A high-severity use-after-free vulnerability (CVE-2026-5281) exists in the underlying Chromium engine used by Microsoft Edge.
CONFIRMED: This vulnerability is under active exploitation in the wild and has been added to the CISA Known Exploited Vulnerabilities (KEV) catalog.
Immediate action required: Update all instances of Microsoft Edge to the latest version to mitigate this threat.
Intelligence Metadata
First Reported Bynvd.nist.gov
Outbreak Velocity1260 minutes spread to 3 unique domains
Consensus50 sources across 3 unique domains
CVSS Score7.5
EPSS Score0.03034 (approx. 90th percentile)
CISA KEV StatusConfirmed
Exploit Risk Score0.5121
Race LabelZERO-DAY RACE
Technical Analysis
CVE-2026-5281 is a use-after-free vulnerability within the Dawn component of the open-source Chromium project. Dawn is a graphics abstraction layer used for WebGPU. Microsoft Edge, being Chromium-based, inherits this vulnerability. The attack vector requires a user to navigate to a specially crafted webpage.
Upon visiting the malicious site, the flaw can be triggered, leading to a dangling pointer in memory. A threat actor can then manipulate memory to achieve arbitrary code execution within the context of the browser's sandboxed renderer process. While initial execution is sandboxed, this type of vulnerability is frequently chained with a sandbox escape (a separate vulnerability) to achieve full system compromise. The high-level of abstraction in components like Dawn can introduce complex memory management states that are prone to such flaws.
Affected Systems
Vendor: Microsoft
Affected Versions:
Microsoft Edge (Chromium-based)
Exposure: Publicly facing systems with user web browsing activity. Exploitation requires user interaction (visiting a malicious URL).

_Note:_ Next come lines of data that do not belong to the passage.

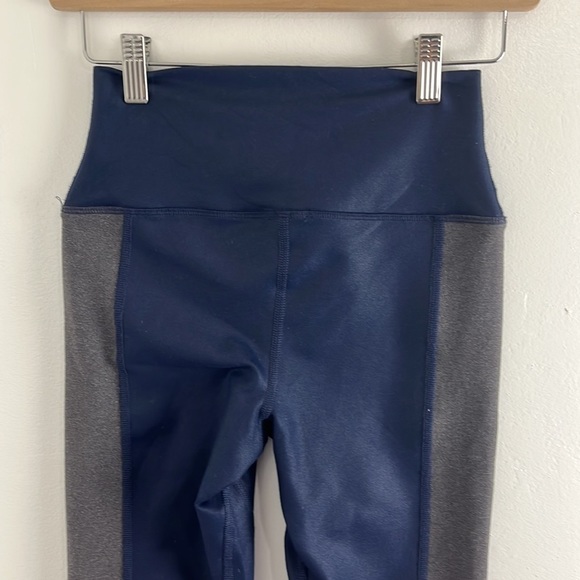 ALO Yoga Navy Leggings - Picture 5 of 10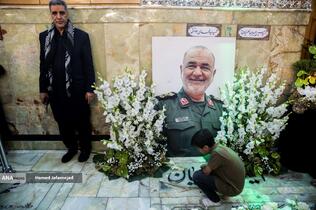 اجتماع مردم کنار مزار شهید سپهبد سلامی در ایام اربعین فرمانده دلاور سپاه اسلام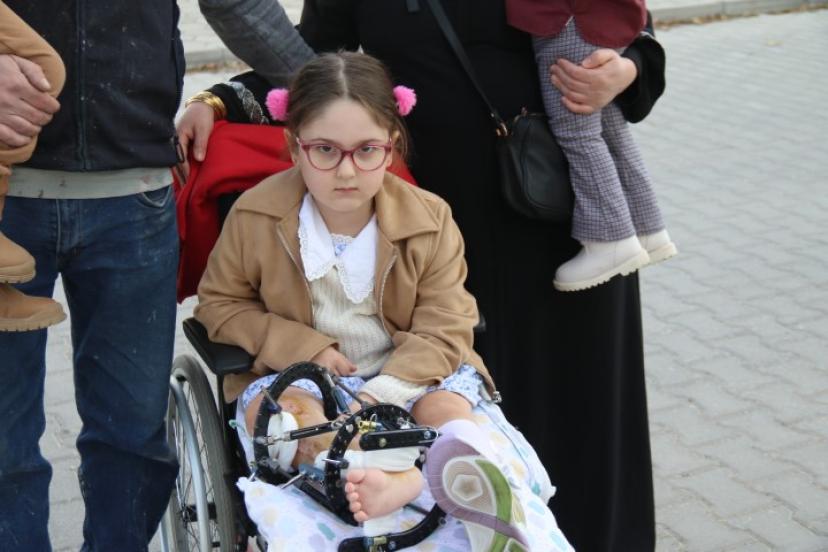 Minik Zeynep’in Yürek Yakan Asansör Çağrısı: “Okulumu Seviyorum, Sadece Asansör İstiyorum!”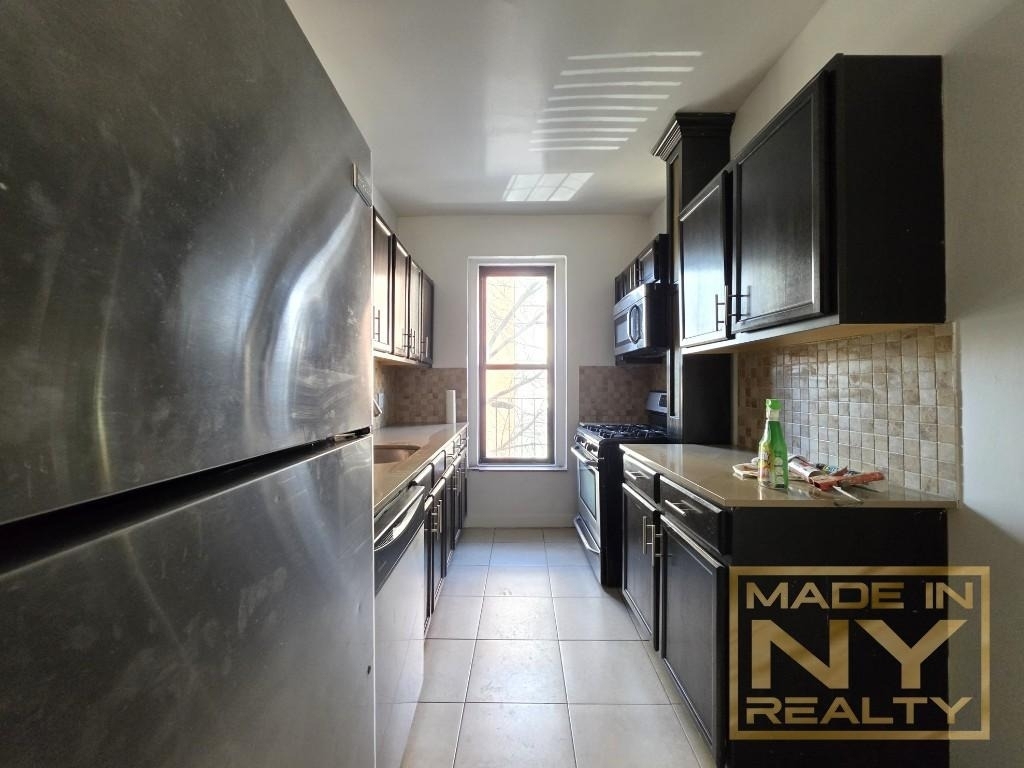 30-95 29th Street - Photo 0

Blast Radius: High. Affects all systems running unpatched versions of Microsoft Edge.
Intelligence Context
The primary driver for immediate action is the CONFIRMED inclusion of CVE-2026-5281 in the CISA KEV catalog on 2026-04-01. This designation overrides the vulnerability's CVSS score of 7.5 and Microsoft's low vendor risk score, as it provides definitive evidence of in-the-wild exploitation. The 'ZERO-DAY RACE' label indicates that attackers were leveraging this flaw before or concurrent with patch availability, minimizing the window for defenders. The EPSS score of 0.03034 further supports this urgency, placing it in the top ~10% of vulnerabilities likely to be exploited. This combination of signals mandates that this vulnerability be treated as a top priority for patching.
Remediation & Defense
Patch immediately. Prioritize all user-facing systems with Microsoft Edge installed.
Patch Status: Available
Patch Version: Not available in provided data. Users should update to the latest version of Microsoft Edge.
Workarounds:
Ensure Microsoft Edge is configured for automatic updates, which is the default setting.
Limit browsing to trusted websites until patches can be verified.
Detection Hints:
Monitor for anomalous child processes spawned by `msedge.exe`, such as `cmd.exe` or `powershell.exe`.
Inspect EDR logs for evidence of browser process memory manipulation or injection.
Analyze network traffic for connections from browser processes to unknown or suspicious domains.